AUFGABENSTELLUNG. Aktualisiere in der Filmkritik den Abschnitt von „Schweden existiert in“ bis einschließlich „wieder von vorne!“, indem du „Kommune“ durch „Gemeinschaft“ ersetzt. Gib den geänderten Abschnitt vollständig wieder.

Ganz von der Hand zu weisen ist das nicht: Dani, die gepeinigte Heldin, hat einen Freund, Christian (Jack Reynor), der ihr keine große Stütze ist. Statt die Freundin zu trösten, will er lieber mit seinen Kumpels vom Anthropologieseminar nach Schweden reisen. Am Ende kriegt er es doch nicht übers Herz und lädt sie zum Männertrip hinzu. Trauer und Beziehungsstress bilden damit die Metaebene für das kathartische Spektakel, das der Film in der Ferne einlöst.

Schweden existiert in Midsommar dann nur als abgeschiedene Enklave in der Natur. Die Sommersonnwendfeierlichkeiten stehen vor der Tür. Die in weiße Gewändern gehüllten Ortsansässigen verabreichen sich magische Kräuter, ihre heidnischen Rituale verfolgen sie jedoch mit heiligem Ernst – und mit apokryphen Ausschweifungen. Das wird spätestens beim zeremoniellen Abschied von den Dorfältesten klar. Um es allgemein zu sagen: Der Tod hat in dieser Kommune einen weniger tabuisierten Stellenwert als in der westlichen Welt. Es beginnt alles wieder von vorne!

Stufe um Stufe bizarrer

Ari Asters Originaldrehbuch – das sich offen auf der Spur von "Folk-Horror"-Klassikern wie The Wicker Man bewegt – setzt nicht zwanghaft darauf, Neuland abzustecken. Seine Akzente findet er vielmehr im filmisch hervorgehobenen Detail. Auf fast unspektakuläre Weise, oft im Off der Bilder entledigt er sich der ohnehin oberflächlich hedonistisch gezeichneten US-Jungmänner. Gar nicht sattinszenieren kann er sich dagegen an den Abläufen im Dorf, die Stufe um Stufe bizarrer anmuten. Stur bleibt Pawel Pogorzelskis Kamera auf die Durchführung von Choreografien gerichtet, zu denen auch Aufgaben der Reproduktion gehören. Und alles vollzieht sich bei heiterem Tageslicht.

GEGEBENE ANGABEN.
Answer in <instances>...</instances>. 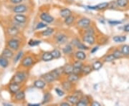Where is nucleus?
<instances>
[{"label": "nucleus", "instance_id": "nucleus-1", "mask_svg": "<svg viewBox=\"0 0 129 106\" xmlns=\"http://www.w3.org/2000/svg\"><path fill=\"white\" fill-rule=\"evenodd\" d=\"M38 57L33 53H24L23 57L19 62L18 68L24 69H30L38 62Z\"/></svg>", "mask_w": 129, "mask_h": 106}, {"label": "nucleus", "instance_id": "nucleus-2", "mask_svg": "<svg viewBox=\"0 0 129 106\" xmlns=\"http://www.w3.org/2000/svg\"><path fill=\"white\" fill-rule=\"evenodd\" d=\"M29 76V74L28 72V69L18 68V69L13 75L10 81H12V82L24 85L27 81Z\"/></svg>", "mask_w": 129, "mask_h": 106}, {"label": "nucleus", "instance_id": "nucleus-3", "mask_svg": "<svg viewBox=\"0 0 129 106\" xmlns=\"http://www.w3.org/2000/svg\"><path fill=\"white\" fill-rule=\"evenodd\" d=\"M24 45V41L22 40V37H9L6 40V46L8 47L11 50L14 51L15 52L20 50Z\"/></svg>", "mask_w": 129, "mask_h": 106}, {"label": "nucleus", "instance_id": "nucleus-4", "mask_svg": "<svg viewBox=\"0 0 129 106\" xmlns=\"http://www.w3.org/2000/svg\"><path fill=\"white\" fill-rule=\"evenodd\" d=\"M53 42L58 46H63L69 42L70 34L64 31H56L54 35L52 37Z\"/></svg>", "mask_w": 129, "mask_h": 106}, {"label": "nucleus", "instance_id": "nucleus-5", "mask_svg": "<svg viewBox=\"0 0 129 106\" xmlns=\"http://www.w3.org/2000/svg\"><path fill=\"white\" fill-rule=\"evenodd\" d=\"M10 9L13 14H26L29 12L31 7L29 4L24 2L22 4L11 6Z\"/></svg>", "mask_w": 129, "mask_h": 106}, {"label": "nucleus", "instance_id": "nucleus-6", "mask_svg": "<svg viewBox=\"0 0 129 106\" xmlns=\"http://www.w3.org/2000/svg\"><path fill=\"white\" fill-rule=\"evenodd\" d=\"M92 24V19L88 18V17H81L80 18L77 19L75 24V27L80 30H83V29L88 27L89 26H90Z\"/></svg>", "mask_w": 129, "mask_h": 106}, {"label": "nucleus", "instance_id": "nucleus-7", "mask_svg": "<svg viewBox=\"0 0 129 106\" xmlns=\"http://www.w3.org/2000/svg\"><path fill=\"white\" fill-rule=\"evenodd\" d=\"M5 35L7 38L9 37H14L20 36L22 34V30H20L19 28L14 27L13 25L8 24L5 29Z\"/></svg>", "mask_w": 129, "mask_h": 106}, {"label": "nucleus", "instance_id": "nucleus-8", "mask_svg": "<svg viewBox=\"0 0 129 106\" xmlns=\"http://www.w3.org/2000/svg\"><path fill=\"white\" fill-rule=\"evenodd\" d=\"M24 85H20L17 83H14L12 81H9V83L8 84L6 85L5 86V90L9 92L10 94V95H13L15 93L19 91L20 90H22L23 88Z\"/></svg>", "mask_w": 129, "mask_h": 106}, {"label": "nucleus", "instance_id": "nucleus-9", "mask_svg": "<svg viewBox=\"0 0 129 106\" xmlns=\"http://www.w3.org/2000/svg\"><path fill=\"white\" fill-rule=\"evenodd\" d=\"M12 100L16 104H22L26 100V92L23 88L19 91L11 96Z\"/></svg>", "mask_w": 129, "mask_h": 106}, {"label": "nucleus", "instance_id": "nucleus-10", "mask_svg": "<svg viewBox=\"0 0 129 106\" xmlns=\"http://www.w3.org/2000/svg\"><path fill=\"white\" fill-rule=\"evenodd\" d=\"M39 18L41 21L45 22L47 24H52L54 23L55 21V17L52 14H50L49 12H47L46 10L42 11L39 14Z\"/></svg>", "mask_w": 129, "mask_h": 106}, {"label": "nucleus", "instance_id": "nucleus-11", "mask_svg": "<svg viewBox=\"0 0 129 106\" xmlns=\"http://www.w3.org/2000/svg\"><path fill=\"white\" fill-rule=\"evenodd\" d=\"M60 86L64 90L66 93H71L76 88V84H74L69 82L66 79L63 78L60 80Z\"/></svg>", "mask_w": 129, "mask_h": 106}, {"label": "nucleus", "instance_id": "nucleus-12", "mask_svg": "<svg viewBox=\"0 0 129 106\" xmlns=\"http://www.w3.org/2000/svg\"><path fill=\"white\" fill-rule=\"evenodd\" d=\"M80 39L83 42L88 45L90 47L95 45L97 42L96 36L90 34H80Z\"/></svg>", "mask_w": 129, "mask_h": 106}, {"label": "nucleus", "instance_id": "nucleus-13", "mask_svg": "<svg viewBox=\"0 0 129 106\" xmlns=\"http://www.w3.org/2000/svg\"><path fill=\"white\" fill-rule=\"evenodd\" d=\"M56 32V29L55 27H47L45 29H43L42 31H40L38 33V35L40 37L43 38H50L52 37L54 34Z\"/></svg>", "mask_w": 129, "mask_h": 106}, {"label": "nucleus", "instance_id": "nucleus-14", "mask_svg": "<svg viewBox=\"0 0 129 106\" xmlns=\"http://www.w3.org/2000/svg\"><path fill=\"white\" fill-rule=\"evenodd\" d=\"M11 19H12L13 20L19 23L27 24L29 20V17L27 14H14Z\"/></svg>", "mask_w": 129, "mask_h": 106}, {"label": "nucleus", "instance_id": "nucleus-15", "mask_svg": "<svg viewBox=\"0 0 129 106\" xmlns=\"http://www.w3.org/2000/svg\"><path fill=\"white\" fill-rule=\"evenodd\" d=\"M74 52H75V47L70 42L63 45L62 48V52L65 56L73 57Z\"/></svg>", "mask_w": 129, "mask_h": 106}, {"label": "nucleus", "instance_id": "nucleus-16", "mask_svg": "<svg viewBox=\"0 0 129 106\" xmlns=\"http://www.w3.org/2000/svg\"><path fill=\"white\" fill-rule=\"evenodd\" d=\"M32 85L33 87L35 88H37L38 90H45L46 89L47 86L48 85L46 83V82L42 79L40 78L36 79L33 81V83H32Z\"/></svg>", "mask_w": 129, "mask_h": 106}, {"label": "nucleus", "instance_id": "nucleus-17", "mask_svg": "<svg viewBox=\"0 0 129 106\" xmlns=\"http://www.w3.org/2000/svg\"><path fill=\"white\" fill-rule=\"evenodd\" d=\"M87 53H86V51L80 50H76L74 52L73 54V58L75 60H80V61H85L87 60Z\"/></svg>", "mask_w": 129, "mask_h": 106}, {"label": "nucleus", "instance_id": "nucleus-18", "mask_svg": "<svg viewBox=\"0 0 129 106\" xmlns=\"http://www.w3.org/2000/svg\"><path fill=\"white\" fill-rule=\"evenodd\" d=\"M82 77L83 76L80 74H77L75 73H73L70 74L68 75L65 76L64 78L66 79L67 80H68L70 83H74V84H77Z\"/></svg>", "mask_w": 129, "mask_h": 106}, {"label": "nucleus", "instance_id": "nucleus-19", "mask_svg": "<svg viewBox=\"0 0 129 106\" xmlns=\"http://www.w3.org/2000/svg\"><path fill=\"white\" fill-rule=\"evenodd\" d=\"M92 101L91 98L89 95H83L82 97L79 99L78 102H77L76 105L77 106H87L89 105L90 104V102Z\"/></svg>", "mask_w": 129, "mask_h": 106}, {"label": "nucleus", "instance_id": "nucleus-20", "mask_svg": "<svg viewBox=\"0 0 129 106\" xmlns=\"http://www.w3.org/2000/svg\"><path fill=\"white\" fill-rule=\"evenodd\" d=\"M72 64L73 66V73L81 75V69L83 67L84 62L80 60H75L72 62Z\"/></svg>", "mask_w": 129, "mask_h": 106}, {"label": "nucleus", "instance_id": "nucleus-21", "mask_svg": "<svg viewBox=\"0 0 129 106\" xmlns=\"http://www.w3.org/2000/svg\"><path fill=\"white\" fill-rule=\"evenodd\" d=\"M40 60L43 62H50L52 60H54V57L51 53V51H42L40 54Z\"/></svg>", "mask_w": 129, "mask_h": 106}, {"label": "nucleus", "instance_id": "nucleus-22", "mask_svg": "<svg viewBox=\"0 0 129 106\" xmlns=\"http://www.w3.org/2000/svg\"><path fill=\"white\" fill-rule=\"evenodd\" d=\"M62 75L64 77L70 74L73 73V66L72 62H68V63L64 64L62 67Z\"/></svg>", "mask_w": 129, "mask_h": 106}, {"label": "nucleus", "instance_id": "nucleus-23", "mask_svg": "<svg viewBox=\"0 0 129 106\" xmlns=\"http://www.w3.org/2000/svg\"><path fill=\"white\" fill-rule=\"evenodd\" d=\"M15 52L13 51L12 50H11L10 48H9L8 47H5V48L3 49V50L2 52V55H3L5 57H7V58H8L9 60H12L13 59V57L15 55Z\"/></svg>", "mask_w": 129, "mask_h": 106}, {"label": "nucleus", "instance_id": "nucleus-24", "mask_svg": "<svg viewBox=\"0 0 129 106\" xmlns=\"http://www.w3.org/2000/svg\"><path fill=\"white\" fill-rule=\"evenodd\" d=\"M40 78L42 79H43L46 82L47 85H52V84H53L56 81L55 78L52 76V75L50 72L42 75L41 76H40Z\"/></svg>", "mask_w": 129, "mask_h": 106}, {"label": "nucleus", "instance_id": "nucleus-25", "mask_svg": "<svg viewBox=\"0 0 129 106\" xmlns=\"http://www.w3.org/2000/svg\"><path fill=\"white\" fill-rule=\"evenodd\" d=\"M52 76L55 78L56 81H58V80H60L62 79L63 78L62 77L63 75H62V67H58V68H55L54 69H52L51 71H50Z\"/></svg>", "mask_w": 129, "mask_h": 106}, {"label": "nucleus", "instance_id": "nucleus-26", "mask_svg": "<svg viewBox=\"0 0 129 106\" xmlns=\"http://www.w3.org/2000/svg\"><path fill=\"white\" fill-rule=\"evenodd\" d=\"M76 20H77L76 16L73 14L72 15L66 17L65 19H63V23H64V25H66L68 27H71L75 24Z\"/></svg>", "mask_w": 129, "mask_h": 106}, {"label": "nucleus", "instance_id": "nucleus-27", "mask_svg": "<svg viewBox=\"0 0 129 106\" xmlns=\"http://www.w3.org/2000/svg\"><path fill=\"white\" fill-rule=\"evenodd\" d=\"M52 95L49 90H45L44 92L43 95V98H42V105H47L48 103H50L52 100Z\"/></svg>", "mask_w": 129, "mask_h": 106}, {"label": "nucleus", "instance_id": "nucleus-28", "mask_svg": "<svg viewBox=\"0 0 129 106\" xmlns=\"http://www.w3.org/2000/svg\"><path fill=\"white\" fill-rule=\"evenodd\" d=\"M73 14L72 10L68 7H62L59 10V15L62 19H65Z\"/></svg>", "mask_w": 129, "mask_h": 106}, {"label": "nucleus", "instance_id": "nucleus-29", "mask_svg": "<svg viewBox=\"0 0 129 106\" xmlns=\"http://www.w3.org/2000/svg\"><path fill=\"white\" fill-rule=\"evenodd\" d=\"M92 71H93V69H92L91 64H88V63L85 64L84 63L82 69H81V75L83 77V76H87V75L91 73Z\"/></svg>", "mask_w": 129, "mask_h": 106}, {"label": "nucleus", "instance_id": "nucleus-30", "mask_svg": "<svg viewBox=\"0 0 129 106\" xmlns=\"http://www.w3.org/2000/svg\"><path fill=\"white\" fill-rule=\"evenodd\" d=\"M96 29L92 24L89 26L88 27L81 30V33H80V34H90V35H95V36H96Z\"/></svg>", "mask_w": 129, "mask_h": 106}, {"label": "nucleus", "instance_id": "nucleus-31", "mask_svg": "<svg viewBox=\"0 0 129 106\" xmlns=\"http://www.w3.org/2000/svg\"><path fill=\"white\" fill-rule=\"evenodd\" d=\"M10 65V60L0 55V67L2 69H7Z\"/></svg>", "mask_w": 129, "mask_h": 106}, {"label": "nucleus", "instance_id": "nucleus-32", "mask_svg": "<svg viewBox=\"0 0 129 106\" xmlns=\"http://www.w3.org/2000/svg\"><path fill=\"white\" fill-rule=\"evenodd\" d=\"M115 3L118 9H125L129 8V0H115Z\"/></svg>", "mask_w": 129, "mask_h": 106}, {"label": "nucleus", "instance_id": "nucleus-33", "mask_svg": "<svg viewBox=\"0 0 129 106\" xmlns=\"http://www.w3.org/2000/svg\"><path fill=\"white\" fill-rule=\"evenodd\" d=\"M79 99H80L79 97H76L75 95H73L72 93H70V95H68L65 97V100L68 102L71 105H76Z\"/></svg>", "mask_w": 129, "mask_h": 106}, {"label": "nucleus", "instance_id": "nucleus-34", "mask_svg": "<svg viewBox=\"0 0 129 106\" xmlns=\"http://www.w3.org/2000/svg\"><path fill=\"white\" fill-rule=\"evenodd\" d=\"M111 52L113 54V55L114 56L115 60H120V59H122L123 57V54H122L119 47L112 48Z\"/></svg>", "mask_w": 129, "mask_h": 106}, {"label": "nucleus", "instance_id": "nucleus-35", "mask_svg": "<svg viewBox=\"0 0 129 106\" xmlns=\"http://www.w3.org/2000/svg\"><path fill=\"white\" fill-rule=\"evenodd\" d=\"M103 65H104V62H103V61L102 60H95L91 64L93 71H98V70H100L103 67Z\"/></svg>", "mask_w": 129, "mask_h": 106}, {"label": "nucleus", "instance_id": "nucleus-36", "mask_svg": "<svg viewBox=\"0 0 129 106\" xmlns=\"http://www.w3.org/2000/svg\"><path fill=\"white\" fill-rule=\"evenodd\" d=\"M24 55V51L21 49L20 50L17 51V52H16V53H15V55L13 57V59H12V62H13V64H17L18 62H20V60H22V58L23 57Z\"/></svg>", "mask_w": 129, "mask_h": 106}, {"label": "nucleus", "instance_id": "nucleus-37", "mask_svg": "<svg viewBox=\"0 0 129 106\" xmlns=\"http://www.w3.org/2000/svg\"><path fill=\"white\" fill-rule=\"evenodd\" d=\"M101 60L103 61L104 63H110V62H113V61L116 60L115 57H114V56L113 55V54L111 52H108V53L106 54L102 57Z\"/></svg>", "mask_w": 129, "mask_h": 106}, {"label": "nucleus", "instance_id": "nucleus-38", "mask_svg": "<svg viewBox=\"0 0 129 106\" xmlns=\"http://www.w3.org/2000/svg\"><path fill=\"white\" fill-rule=\"evenodd\" d=\"M119 48L123 55V57H126V58L129 57V45L123 44L119 47Z\"/></svg>", "mask_w": 129, "mask_h": 106}, {"label": "nucleus", "instance_id": "nucleus-39", "mask_svg": "<svg viewBox=\"0 0 129 106\" xmlns=\"http://www.w3.org/2000/svg\"><path fill=\"white\" fill-rule=\"evenodd\" d=\"M112 40L115 43H123L126 41L127 36L126 35H115L113 37Z\"/></svg>", "mask_w": 129, "mask_h": 106}, {"label": "nucleus", "instance_id": "nucleus-40", "mask_svg": "<svg viewBox=\"0 0 129 106\" xmlns=\"http://www.w3.org/2000/svg\"><path fill=\"white\" fill-rule=\"evenodd\" d=\"M109 5H110V2H107L100 3V4L96 5L97 10H98V11H105L106 9H109Z\"/></svg>", "mask_w": 129, "mask_h": 106}, {"label": "nucleus", "instance_id": "nucleus-41", "mask_svg": "<svg viewBox=\"0 0 129 106\" xmlns=\"http://www.w3.org/2000/svg\"><path fill=\"white\" fill-rule=\"evenodd\" d=\"M51 53H52V55L53 57H54V60H58V59H60V58L62 57V51L60 50L57 48L53 49L51 51Z\"/></svg>", "mask_w": 129, "mask_h": 106}, {"label": "nucleus", "instance_id": "nucleus-42", "mask_svg": "<svg viewBox=\"0 0 129 106\" xmlns=\"http://www.w3.org/2000/svg\"><path fill=\"white\" fill-rule=\"evenodd\" d=\"M76 50H83V51H89L90 49V47L85 44L84 42L81 41L77 46L75 47Z\"/></svg>", "mask_w": 129, "mask_h": 106}, {"label": "nucleus", "instance_id": "nucleus-43", "mask_svg": "<svg viewBox=\"0 0 129 106\" xmlns=\"http://www.w3.org/2000/svg\"><path fill=\"white\" fill-rule=\"evenodd\" d=\"M48 27V24L47 23H45V22L43 21H40L38 22L36 25H35V30H40V29H45Z\"/></svg>", "mask_w": 129, "mask_h": 106}, {"label": "nucleus", "instance_id": "nucleus-44", "mask_svg": "<svg viewBox=\"0 0 129 106\" xmlns=\"http://www.w3.org/2000/svg\"><path fill=\"white\" fill-rule=\"evenodd\" d=\"M41 43V40H34V39H31L28 41L27 44L30 47H35L40 45Z\"/></svg>", "mask_w": 129, "mask_h": 106}, {"label": "nucleus", "instance_id": "nucleus-45", "mask_svg": "<svg viewBox=\"0 0 129 106\" xmlns=\"http://www.w3.org/2000/svg\"><path fill=\"white\" fill-rule=\"evenodd\" d=\"M55 92L59 97H63L66 94V92L62 88H55Z\"/></svg>", "mask_w": 129, "mask_h": 106}, {"label": "nucleus", "instance_id": "nucleus-46", "mask_svg": "<svg viewBox=\"0 0 129 106\" xmlns=\"http://www.w3.org/2000/svg\"><path fill=\"white\" fill-rule=\"evenodd\" d=\"M7 2L9 5L12 6V5H17L24 3L26 2V0H7Z\"/></svg>", "mask_w": 129, "mask_h": 106}, {"label": "nucleus", "instance_id": "nucleus-47", "mask_svg": "<svg viewBox=\"0 0 129 106\" xmlns=\"http://www.w3.org/2000/svg\"><path fill=\"white\" fill-rule=\"evenodd\" d=\"M82 41L81 40V39L80 38H79V37H73V38H72L71 40H70V42L75 47H75L77 46L78 45L79 43L80 42Z\"/></svg>", "mask_w": 129, "mask_h": 106}, {"label": "nucleus", "instance_id": "nucleus-48", "mask_svg": "<svg viewBox=\"0 0 129 106\" xmlns=\"http://www.w3.org/2000/svg\"><path fill=\"white\" fill-rule=\"evenodd\" d=\"M71 93H72L73 95H75L76 97H79V98H80V97H82L83 95H84L83 92H82L80 90H76V89H75Z\"/></svg>", "mask_w": 129, "mask_h": 106}, {"label": "nucleus", "instance_id": "nucleus-49", "mask_svg": "<svg viewBox=\"0 0 129 106\" xmlns=\"http://www.w3.org/2000/svg\"><path fill=\"white\" fill-rule=\"evenodd\" d=\"M108 23L110 25L112 26H115V25H119L123 23V21H120V20H108Z\"/></svg>", "mask_w": 129, "mask_h": 106}, {"label": "nucleus", "instance_id": "nucleus-50", "mask_svg": "<svg viewBox=\"0 0 129 106\" xmlns=\"http://www.w3.org/2000/svg\"><path fill=\"white\" fill-rule=\"evenodd\" d=\"M99 47H100V46L99 45H93V46H92V47L90 49V54H92V55H93V54H95V52H98V50H99Z\"/></svg>", "mask_w": 129, "mask_h": 106}, {"label": "nucleus", "instance_id": "nucleus-51", "mask_svg": "<svg viewBox=\"0 0 129 106\" xmlns=\"http://www.w3.org/2000/svg\"><path fill=\"white\" fill-rule=\"evenodd\" d=\"M91 106H101V104L99 102L96 101V100H92L90 104Z\"/></svg>", "mask_w": 129, "mask_h": 106}, {"label": "nucleus", "instance_id": "nucleus-52", "mask_svg": "<svg viewBox=\"0 0 129 106\" xmlns=\"http://www.w3.org/2000/svg\"><path fill=\"white\" fill-rule=\"evenodd\" d=\"M59 105H60V106H70L71 105H70V104L69 102L67 101V100H64V101L61 102L60 104H59Z\"/></svg>", "mask_w": 129, "mask_h": 106}, {"label": "nucleus", "instance_id": "nucleus-53", "mask_svg": "<svg viewBox=\"0 0 129 106\" xmlns=\"http://www.w3.org/2000/svg\"><path fill=\"white\" fill-rule=\"evenodd\" d=\"M123 30L125 32H129V24H127L123 26Z\"/></svg>", "mask_w": 129, "mask_h": 106}, {"label": "nucleus", "instance_id": "nucleus-54", "mask_svg": "<svg viewBox=\"0 0 129 106\" xmlns=\"http://www.w3.org/2000/svg\"><path fill=\"white\" fill-rule=\"evenodd\" d=\"M42 105L41 103H29L28 105L29 106H40Z\"/></svg>", "mask_w": 129, "mask_h": 106}]
</instances>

ERWARTETE ANTWORT.
Schweden existiert in Midsommar dann nur als abgeschiedene Enklave in der Natur. Die Sommersonnwendfeierlichkeiten stehen vor der Tür. Die in weiße Gewändern gehüllten Ortsansässigen verabreichen sich magische Kräuter, ihre heidnischen Rituale verfolgen sie jedoch mit heiligem Ernst – und mit apokryphen Ausschweifungen. Das wird spätestens beim zeremoniellen Abschied von den Dorfältesten klar. Um es allgemein zu sagen: Der Tod hat in dieser Gemeinschaft einen weniger tabuisierten Stellenwert als in der westlichen Welt. Es beginnt alles wieder von vorne!